The RFQ lists 20 criteria for the new campus, including space for up to 2 million gross sq. ft. of research and development facilities. The new site is also expected to be within a 20-25 minute commute of the LBL main entrance at Blackberry Gate.
The one site specifically mentioned in the RFQ is the Richmond Field Station (RFS), which is already owned by the university. The RFQ states: “RFS by and large meets the parameters of the Site Attributes. Respondents to this RFQ should know that the University may choose to site the second campus at RFS and will be evaluating potential sites relative to their ability to better meet the needs of the University and the DOE.”
Chapman said today that the 20 criteria in the RFQ are an “ideal”, which no single site can match.
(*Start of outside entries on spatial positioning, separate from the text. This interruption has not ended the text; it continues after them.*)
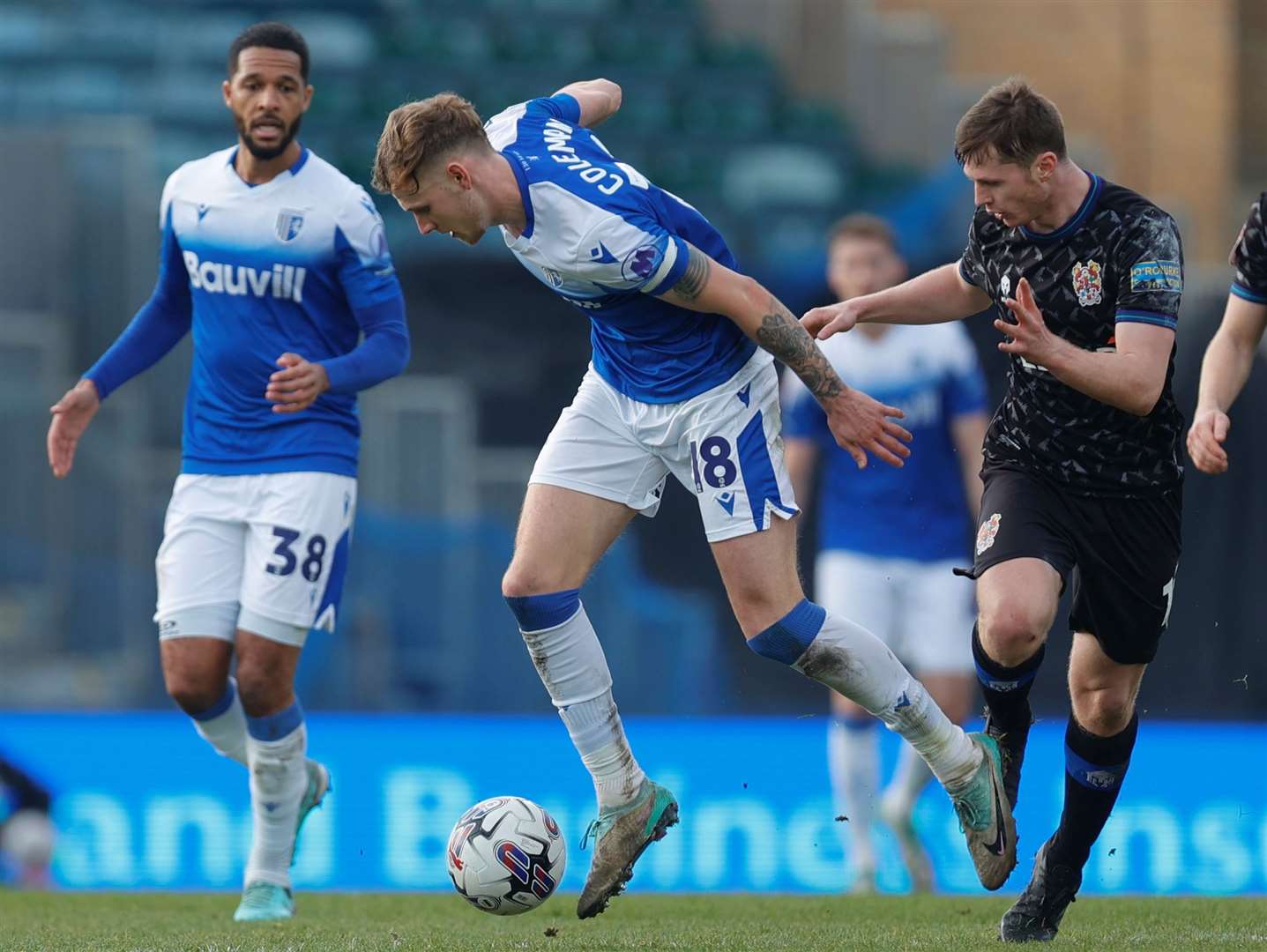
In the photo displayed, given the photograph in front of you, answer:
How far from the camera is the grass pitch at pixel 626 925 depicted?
5.06 m

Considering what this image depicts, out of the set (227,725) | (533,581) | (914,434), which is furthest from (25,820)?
(533,581)

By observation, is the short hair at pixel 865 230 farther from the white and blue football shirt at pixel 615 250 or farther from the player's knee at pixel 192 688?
the player's knee at pixel 192 688

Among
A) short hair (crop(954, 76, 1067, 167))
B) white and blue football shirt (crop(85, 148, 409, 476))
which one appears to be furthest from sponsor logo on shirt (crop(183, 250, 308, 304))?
short hair (crop(954, 76, 1067, 167))

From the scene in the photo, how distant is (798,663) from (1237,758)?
5052mm

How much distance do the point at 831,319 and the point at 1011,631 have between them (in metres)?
1.06

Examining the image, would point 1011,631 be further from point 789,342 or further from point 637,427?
point 637,427

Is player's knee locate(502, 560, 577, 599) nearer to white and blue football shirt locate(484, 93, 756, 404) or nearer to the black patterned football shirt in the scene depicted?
white and blue football shirt locate(484, 93, 756, 404)

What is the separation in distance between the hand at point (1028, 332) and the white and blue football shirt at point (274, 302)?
2304 millimetres

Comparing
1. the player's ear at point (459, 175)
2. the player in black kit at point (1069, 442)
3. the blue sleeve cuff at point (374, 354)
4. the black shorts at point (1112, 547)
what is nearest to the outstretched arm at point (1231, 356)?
the player in black kit at point (1069, 442)

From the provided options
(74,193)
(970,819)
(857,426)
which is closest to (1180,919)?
(970,819)

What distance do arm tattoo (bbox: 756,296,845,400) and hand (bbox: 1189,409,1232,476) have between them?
0.93 metres

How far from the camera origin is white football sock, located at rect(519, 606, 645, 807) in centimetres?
531

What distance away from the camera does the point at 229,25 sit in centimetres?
1447

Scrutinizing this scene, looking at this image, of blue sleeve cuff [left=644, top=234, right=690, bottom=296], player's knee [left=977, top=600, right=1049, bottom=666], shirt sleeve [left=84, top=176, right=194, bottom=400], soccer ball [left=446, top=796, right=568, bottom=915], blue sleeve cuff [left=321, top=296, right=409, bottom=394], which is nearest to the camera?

Responses to the RFQ are required by March 4, and the lab expects to have a shortlist by April and a final site selection by June. The schedule calls for construction on the new site to begin in 2013 and for occupancy by the end of 2015.
“There has been a lot of interest in the project,” said Jeff Miller, LBL’s head of public affairs. He said there have been 30 requests for the RFQ so far, “but until we receive formal proposals, we don’t know how many there will be.” City officials have said there are a number of developers interested in providing the second campus in Berkeley, but there is likely to be fierce competition from other cities, including Oakland and Alameda, as well as the presumptive favorite in Richmond.
The new campus is expected to have 800 employees from the outset. LBL measures its national economic impact at$1.6 billion.